What does the mapping diagram of the composite \(h(x)=g(f(x))\) look like if \(f(x)=x^2+3\) and \(g(x)=\sqrt{x}\) (so that \(h(x)=\sqrt{x^2+3}\)), and we centre our mapping diagram at \(1\) on the input numberline?
How does the diagram change as we zoom in?
- What does this tell us about the derivative \(h'(1)\)?

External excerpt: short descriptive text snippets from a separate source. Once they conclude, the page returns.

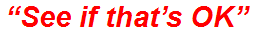 “See if that’s OK”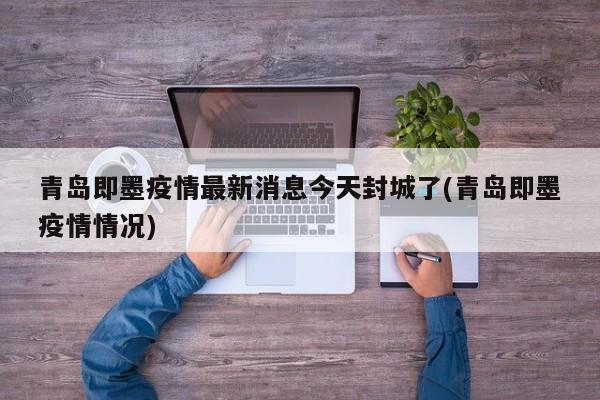 青岛即墨疫情最新消息今天封城了(青岛即墨疫情情况)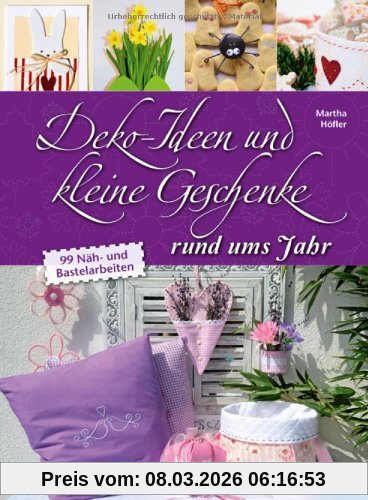 Martha Höfler Deko-Ideen Und Kleine Geschenke Rund Ums Jahr, 99 Näh- Und Bastelarbeiten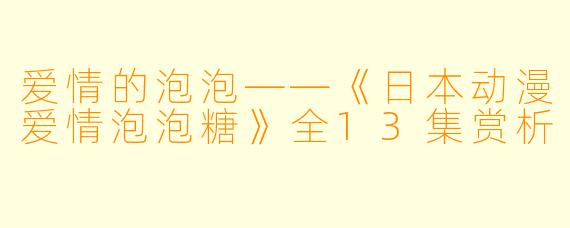 爱情的泡泡——《日本动漫爱情泡泡糖》全13集赏析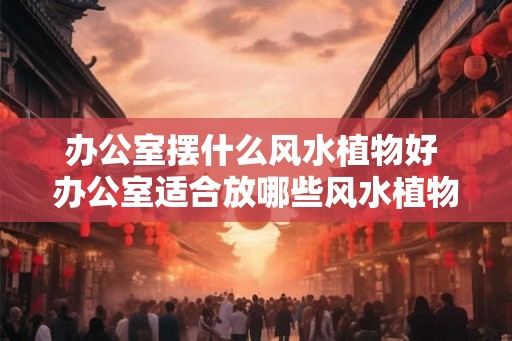 办公室摆什么风水植物好 办公室适合放哪些风水植物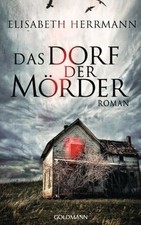 Das Dorf der Mörder: Roman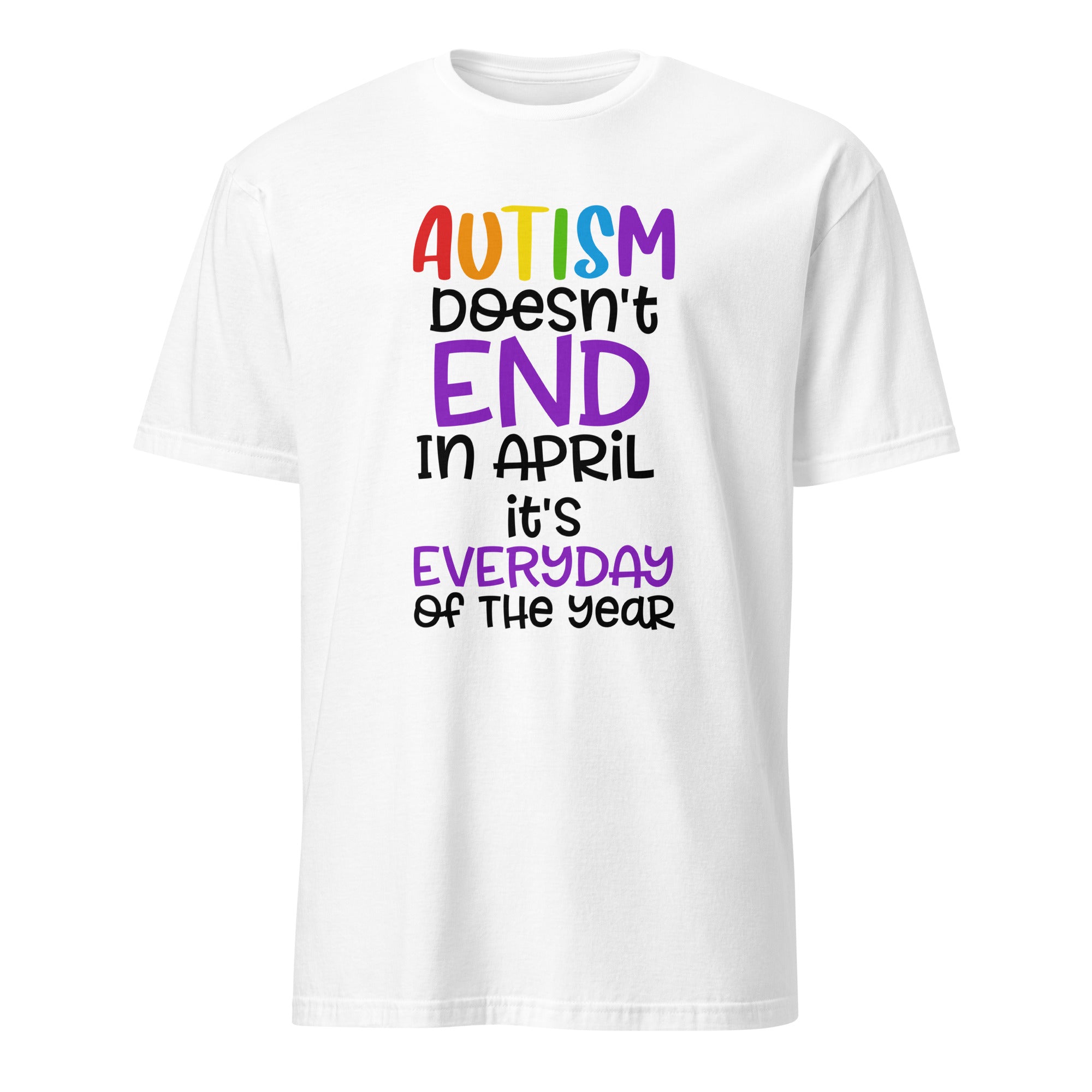 Short-Sleeve Unisex T-Shirt- Autism doesn t end in april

If we draw the mapping diagram at a scale of \(1\) unit per tick mark, we obtain the following, where the non-linear behaviour of \(f\) is clear, though that of \(g\) is less so:
We can now draw the composite arrows and extend them into lines:
We see that the green lines fail to meet at a point. If we zoom in, things now look very different:
What is going on here?
The composite function \(h(x)\) appears to be a local scaling, as all of the lines meet at a point. From the diagram, the scale factor appears to be \(\frac{1}{2}\).
The function \(f(x)=x^2+3\) is locally a scaling with scale factor \(2\). We can see this either by looking at the mapping diagram carefully, or by noting that the derivative of \(f(x)\) is \(f'(x)=2x\), so that the scale factor at \(x=1\) is \(f'(1)=2\).
The function \(g(x)=\sqrt{x}\) is also locally a scaling when we zoom in. The scale factor is a little harder to make out reliably from the diagram, but we can use what we know about differentiation to calculate it. We have \(g'(x)=\dfrac{1}{2\sqrt{x}}\). The function \(g\) is centred on \(x=f(1)=4\) in this diagram, so the local scale factor is \(g'(f(1))=g'(4)=\dfrac{1}{2\sqrt{4}}=\dfrac{1}{4}\).
Composing these, we obtain a local scaling with scale factor \(2\times\frac{1}{4}=\frac{1}{2}\), multiplying the scale factors as we saw in the Warm-up section. This calculated composite scale factor agrees with what we observed about the function \(h(x)\).
So we conclude that \(h'(1)=\frac{1}{2}\).
- Generalising this, given any composite function \(h(x)=g(f(x))\), how can we find \(h'(a)\) for a given \(a\)?
Here is a somewhat generic sketch of a composite mapping diagram for \(h(x)=g(f(x))\), where we have shown the arrows and lines for \(h(x)\) but not for the individual functions \(f(x)\) or \(g(x)\):
The function \(f(x)\) gives a local scaling with scale factor \(f'(a)\), the derivative of \(f\) at \(a\).
The function \(g(x)\) is centred on \(f(a)\), so it gives rise to a local scaling with scale factor \(g'(f(a))\), the derivative of \(g\) at \(f(a)\).
Since \(h(x)\) is locally the composition of these two scalings, we see that \(h'(a)\) is also a local scaling. The scale factor of the composition is the product of the scale factors of \(f\) and \(g\), so \(h'(a)=f'(a)\times g'(f(a))\).
This is the chain rule, which can therefore be written: \[\text{if $h(x)=g(f(x))$, then $h'(x)=g'(f(x)).f'(x)$.}\]
There is another common way of writing the chain rule, which we can get by setting \(u=f(x)\) and \(y=h(x)\), so that \(y=g(f(x))=g(u)\). We then have \(f'(x)=\dfrac{du}{dx}\) and \(g'(f(x))=g'(u)\), which we can write as \(\dfrac{dy}{du}\). Substituting this into the previous version then gives us: \[\dfrac{dy}{dx}=\dfrac{dy}{du}\times \dfrac{du}{dx}.\]